Spot gold rose 0.3% to $1,826.49 per ounce by 0314 GMT, attempting a rebound from its weakest levels since March touched on Tuesday. U.S. gold futures gained 0.3% to $1,840.90.
“While there is an attempt for gold prices to stabilize into today’s session, there is not much conviction of a reversal just yet,” IG market strategist Yeap Jun Rong said.
Any moves before the U.S. non-farm payroll this week may be short-lived, with the official job data still the key catalyst in dictating market direction ahead, along with the U.S. CPI data next week, he added.
Gold fragile on lofty US dollar and yields; palladium at 5-year low
Data on Thursday showed U.S. private payrolls increased far less than expected in September.
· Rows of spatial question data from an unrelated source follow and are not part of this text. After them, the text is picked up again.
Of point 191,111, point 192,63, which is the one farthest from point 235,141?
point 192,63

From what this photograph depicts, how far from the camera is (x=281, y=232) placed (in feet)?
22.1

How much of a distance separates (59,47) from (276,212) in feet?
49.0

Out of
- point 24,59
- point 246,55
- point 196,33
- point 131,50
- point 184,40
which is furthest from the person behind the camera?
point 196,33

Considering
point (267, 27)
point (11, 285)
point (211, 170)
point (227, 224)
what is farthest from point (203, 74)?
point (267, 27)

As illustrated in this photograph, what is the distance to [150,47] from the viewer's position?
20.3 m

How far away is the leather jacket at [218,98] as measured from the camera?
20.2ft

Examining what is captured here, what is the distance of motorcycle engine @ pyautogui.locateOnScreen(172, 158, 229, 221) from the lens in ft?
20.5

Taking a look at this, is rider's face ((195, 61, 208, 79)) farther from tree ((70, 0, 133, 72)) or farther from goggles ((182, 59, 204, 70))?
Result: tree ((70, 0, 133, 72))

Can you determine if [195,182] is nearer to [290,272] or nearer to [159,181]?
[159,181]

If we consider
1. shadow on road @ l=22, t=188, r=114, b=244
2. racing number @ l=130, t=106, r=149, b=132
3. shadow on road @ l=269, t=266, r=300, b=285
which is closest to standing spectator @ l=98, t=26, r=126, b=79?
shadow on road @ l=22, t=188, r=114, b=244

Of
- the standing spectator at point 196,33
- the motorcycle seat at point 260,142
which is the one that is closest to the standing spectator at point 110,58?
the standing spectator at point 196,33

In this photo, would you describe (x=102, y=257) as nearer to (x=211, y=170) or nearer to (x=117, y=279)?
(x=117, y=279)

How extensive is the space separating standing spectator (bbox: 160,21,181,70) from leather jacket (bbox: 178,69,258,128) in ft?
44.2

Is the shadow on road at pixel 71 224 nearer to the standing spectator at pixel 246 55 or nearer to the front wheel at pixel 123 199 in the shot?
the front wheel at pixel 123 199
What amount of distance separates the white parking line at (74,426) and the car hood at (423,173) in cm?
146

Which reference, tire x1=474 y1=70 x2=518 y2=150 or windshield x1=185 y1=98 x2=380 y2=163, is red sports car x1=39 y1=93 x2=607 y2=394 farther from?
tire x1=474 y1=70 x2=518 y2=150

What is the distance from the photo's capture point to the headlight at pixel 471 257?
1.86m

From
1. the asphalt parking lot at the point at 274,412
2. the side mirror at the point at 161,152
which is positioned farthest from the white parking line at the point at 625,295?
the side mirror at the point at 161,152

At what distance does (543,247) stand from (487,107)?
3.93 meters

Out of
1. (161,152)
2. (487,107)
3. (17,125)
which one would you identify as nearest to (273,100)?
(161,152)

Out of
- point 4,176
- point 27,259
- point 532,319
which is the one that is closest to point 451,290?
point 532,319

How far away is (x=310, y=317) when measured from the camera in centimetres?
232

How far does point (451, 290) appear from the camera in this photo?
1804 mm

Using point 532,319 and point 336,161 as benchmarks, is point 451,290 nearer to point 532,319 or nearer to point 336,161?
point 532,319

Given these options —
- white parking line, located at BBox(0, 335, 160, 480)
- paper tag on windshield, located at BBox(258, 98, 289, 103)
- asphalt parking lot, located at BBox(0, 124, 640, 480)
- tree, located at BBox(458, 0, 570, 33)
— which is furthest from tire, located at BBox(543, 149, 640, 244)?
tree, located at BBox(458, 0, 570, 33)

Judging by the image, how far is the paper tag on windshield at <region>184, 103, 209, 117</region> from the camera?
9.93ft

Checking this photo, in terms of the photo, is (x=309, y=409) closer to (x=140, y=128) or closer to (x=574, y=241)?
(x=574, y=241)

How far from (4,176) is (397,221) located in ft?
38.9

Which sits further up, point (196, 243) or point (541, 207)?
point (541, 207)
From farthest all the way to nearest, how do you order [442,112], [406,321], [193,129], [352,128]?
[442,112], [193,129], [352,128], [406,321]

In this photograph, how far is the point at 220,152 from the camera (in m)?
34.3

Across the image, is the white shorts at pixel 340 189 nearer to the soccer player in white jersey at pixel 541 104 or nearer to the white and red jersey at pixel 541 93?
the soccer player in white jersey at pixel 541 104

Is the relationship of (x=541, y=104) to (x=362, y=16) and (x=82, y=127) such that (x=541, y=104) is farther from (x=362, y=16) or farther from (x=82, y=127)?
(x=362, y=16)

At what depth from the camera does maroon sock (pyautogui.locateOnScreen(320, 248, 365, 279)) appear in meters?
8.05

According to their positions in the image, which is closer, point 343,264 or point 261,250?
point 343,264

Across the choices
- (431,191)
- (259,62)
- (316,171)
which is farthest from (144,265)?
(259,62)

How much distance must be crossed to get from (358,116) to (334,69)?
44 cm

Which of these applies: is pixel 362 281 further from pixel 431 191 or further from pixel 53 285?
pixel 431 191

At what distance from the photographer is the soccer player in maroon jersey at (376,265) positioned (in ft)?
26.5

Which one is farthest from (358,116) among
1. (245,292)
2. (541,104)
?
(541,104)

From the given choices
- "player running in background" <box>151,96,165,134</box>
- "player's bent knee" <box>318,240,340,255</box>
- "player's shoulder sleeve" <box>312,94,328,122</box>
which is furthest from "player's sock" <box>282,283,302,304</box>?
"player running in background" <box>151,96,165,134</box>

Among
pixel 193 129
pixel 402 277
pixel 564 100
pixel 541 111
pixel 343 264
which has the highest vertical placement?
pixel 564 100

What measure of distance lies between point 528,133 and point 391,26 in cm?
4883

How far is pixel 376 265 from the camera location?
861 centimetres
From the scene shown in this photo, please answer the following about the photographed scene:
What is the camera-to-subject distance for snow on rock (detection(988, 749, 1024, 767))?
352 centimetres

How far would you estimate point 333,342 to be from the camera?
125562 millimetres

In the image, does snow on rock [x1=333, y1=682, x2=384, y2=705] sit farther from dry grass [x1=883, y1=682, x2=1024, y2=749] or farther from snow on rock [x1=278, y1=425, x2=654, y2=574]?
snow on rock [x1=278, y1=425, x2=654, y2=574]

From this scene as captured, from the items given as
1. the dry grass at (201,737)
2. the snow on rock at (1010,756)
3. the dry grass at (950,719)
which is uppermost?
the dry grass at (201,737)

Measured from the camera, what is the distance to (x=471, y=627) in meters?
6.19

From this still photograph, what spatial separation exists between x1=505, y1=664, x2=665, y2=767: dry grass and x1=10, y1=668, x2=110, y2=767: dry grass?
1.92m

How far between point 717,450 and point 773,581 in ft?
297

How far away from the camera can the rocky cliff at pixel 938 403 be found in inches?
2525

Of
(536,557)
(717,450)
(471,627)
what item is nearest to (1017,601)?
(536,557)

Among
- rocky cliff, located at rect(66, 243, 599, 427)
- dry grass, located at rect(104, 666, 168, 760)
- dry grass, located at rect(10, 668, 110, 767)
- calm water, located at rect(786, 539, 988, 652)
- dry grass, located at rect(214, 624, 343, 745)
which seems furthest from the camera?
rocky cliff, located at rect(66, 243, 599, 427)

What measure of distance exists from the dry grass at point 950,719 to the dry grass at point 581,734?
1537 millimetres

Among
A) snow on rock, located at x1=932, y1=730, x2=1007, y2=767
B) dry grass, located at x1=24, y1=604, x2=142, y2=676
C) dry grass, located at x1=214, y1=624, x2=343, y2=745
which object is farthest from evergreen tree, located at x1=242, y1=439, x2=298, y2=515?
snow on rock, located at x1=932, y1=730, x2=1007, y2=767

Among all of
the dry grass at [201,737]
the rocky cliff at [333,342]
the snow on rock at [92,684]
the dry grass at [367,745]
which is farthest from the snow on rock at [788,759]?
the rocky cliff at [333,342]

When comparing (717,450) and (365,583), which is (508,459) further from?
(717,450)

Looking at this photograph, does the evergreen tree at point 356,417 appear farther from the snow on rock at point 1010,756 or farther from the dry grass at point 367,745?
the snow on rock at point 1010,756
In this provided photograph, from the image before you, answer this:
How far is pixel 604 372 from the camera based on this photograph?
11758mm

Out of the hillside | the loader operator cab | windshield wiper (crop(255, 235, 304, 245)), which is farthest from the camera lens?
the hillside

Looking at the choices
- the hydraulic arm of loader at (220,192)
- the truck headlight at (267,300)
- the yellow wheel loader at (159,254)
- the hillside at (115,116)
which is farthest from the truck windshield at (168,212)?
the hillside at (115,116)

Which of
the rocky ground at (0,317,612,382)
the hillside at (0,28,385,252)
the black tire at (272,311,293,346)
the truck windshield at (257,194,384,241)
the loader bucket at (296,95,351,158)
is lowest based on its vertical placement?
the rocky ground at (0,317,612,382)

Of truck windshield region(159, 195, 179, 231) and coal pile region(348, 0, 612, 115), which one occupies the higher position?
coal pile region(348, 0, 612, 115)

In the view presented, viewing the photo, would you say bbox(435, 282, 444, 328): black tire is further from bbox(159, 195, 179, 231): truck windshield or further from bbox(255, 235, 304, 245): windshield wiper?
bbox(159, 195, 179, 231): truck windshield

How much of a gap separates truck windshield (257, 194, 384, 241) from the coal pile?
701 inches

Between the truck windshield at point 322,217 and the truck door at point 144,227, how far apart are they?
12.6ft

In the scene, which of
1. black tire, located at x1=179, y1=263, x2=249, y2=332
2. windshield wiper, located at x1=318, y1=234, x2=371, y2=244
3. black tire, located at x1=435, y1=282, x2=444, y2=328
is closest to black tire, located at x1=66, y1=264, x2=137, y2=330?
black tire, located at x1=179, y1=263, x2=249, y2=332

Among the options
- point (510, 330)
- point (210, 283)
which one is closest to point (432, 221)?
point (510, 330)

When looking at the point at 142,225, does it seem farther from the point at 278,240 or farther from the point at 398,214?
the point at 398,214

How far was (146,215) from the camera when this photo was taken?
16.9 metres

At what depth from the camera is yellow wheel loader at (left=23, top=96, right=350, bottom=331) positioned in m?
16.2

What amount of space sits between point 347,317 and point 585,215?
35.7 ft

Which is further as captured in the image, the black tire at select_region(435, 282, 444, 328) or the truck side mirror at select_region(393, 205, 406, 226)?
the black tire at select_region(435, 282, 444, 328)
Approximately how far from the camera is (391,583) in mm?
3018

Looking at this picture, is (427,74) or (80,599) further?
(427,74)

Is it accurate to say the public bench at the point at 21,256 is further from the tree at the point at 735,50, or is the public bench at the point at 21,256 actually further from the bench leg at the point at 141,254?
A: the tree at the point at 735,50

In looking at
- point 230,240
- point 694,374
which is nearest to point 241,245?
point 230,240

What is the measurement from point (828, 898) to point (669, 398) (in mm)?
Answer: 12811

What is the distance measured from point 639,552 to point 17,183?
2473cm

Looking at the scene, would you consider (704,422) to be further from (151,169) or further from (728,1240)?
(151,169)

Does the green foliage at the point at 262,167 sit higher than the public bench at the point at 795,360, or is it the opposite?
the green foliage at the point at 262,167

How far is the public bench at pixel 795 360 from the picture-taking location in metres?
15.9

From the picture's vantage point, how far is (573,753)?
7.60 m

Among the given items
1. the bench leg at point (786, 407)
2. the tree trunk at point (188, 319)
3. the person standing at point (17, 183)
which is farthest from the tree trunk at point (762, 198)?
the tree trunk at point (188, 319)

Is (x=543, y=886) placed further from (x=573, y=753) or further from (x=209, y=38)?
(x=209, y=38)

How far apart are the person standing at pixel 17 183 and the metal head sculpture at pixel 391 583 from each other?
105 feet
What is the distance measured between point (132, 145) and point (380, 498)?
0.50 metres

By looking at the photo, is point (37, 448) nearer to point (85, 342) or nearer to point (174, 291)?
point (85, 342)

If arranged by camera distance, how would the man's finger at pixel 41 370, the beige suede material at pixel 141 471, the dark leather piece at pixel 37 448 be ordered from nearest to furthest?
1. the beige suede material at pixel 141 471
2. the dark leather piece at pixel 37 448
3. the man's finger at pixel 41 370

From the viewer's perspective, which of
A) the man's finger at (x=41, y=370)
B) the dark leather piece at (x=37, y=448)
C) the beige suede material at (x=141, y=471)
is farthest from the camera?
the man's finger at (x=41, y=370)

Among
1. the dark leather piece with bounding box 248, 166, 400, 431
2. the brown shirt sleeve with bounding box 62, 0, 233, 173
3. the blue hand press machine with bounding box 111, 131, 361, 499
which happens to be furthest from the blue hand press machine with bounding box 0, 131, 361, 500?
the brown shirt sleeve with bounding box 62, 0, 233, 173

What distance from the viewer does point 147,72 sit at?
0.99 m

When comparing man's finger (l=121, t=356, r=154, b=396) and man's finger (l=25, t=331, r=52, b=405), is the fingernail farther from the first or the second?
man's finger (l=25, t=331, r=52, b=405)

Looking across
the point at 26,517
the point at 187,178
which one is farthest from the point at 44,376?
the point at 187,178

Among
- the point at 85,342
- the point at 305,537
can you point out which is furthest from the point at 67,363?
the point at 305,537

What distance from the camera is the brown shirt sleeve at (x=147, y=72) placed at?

Markets now await the Labor Department’s more comprehensive employment report on Friday.
A broad selloff in world government bonds on Wednesday drove up U.S. 30-year Treasury yields to 5% for the first time since 2007 and German 10-year yields to 3%, which could hasten a global slowdown and hurt stocks and corporate bonds.
Benchmark U.S. 10-year bond yields fell from 16-year highs on Thursday and the U.S. dollar was 0.2% lower, allaying some pressure on non-yielding gold.
SPDR Gold Trust, the world’s largest gold-backed exchange-traded fund, said its holdings fell 0.5% to 869.31 metric tons on Wednesday, its lowest since August 2019.
The subdued dollar also buoyed other greenback-priced precious metals, with spot silver up 1.1% to $21.19 per ounce, having slipped to its lowest since mid-March this week.
Platinum gained 0.5% to $870.16, rising from its lowest in a year hit in the last session, and palladium firmed 1.2% to $1,181.15, off a 5-year low touched on Wednesday.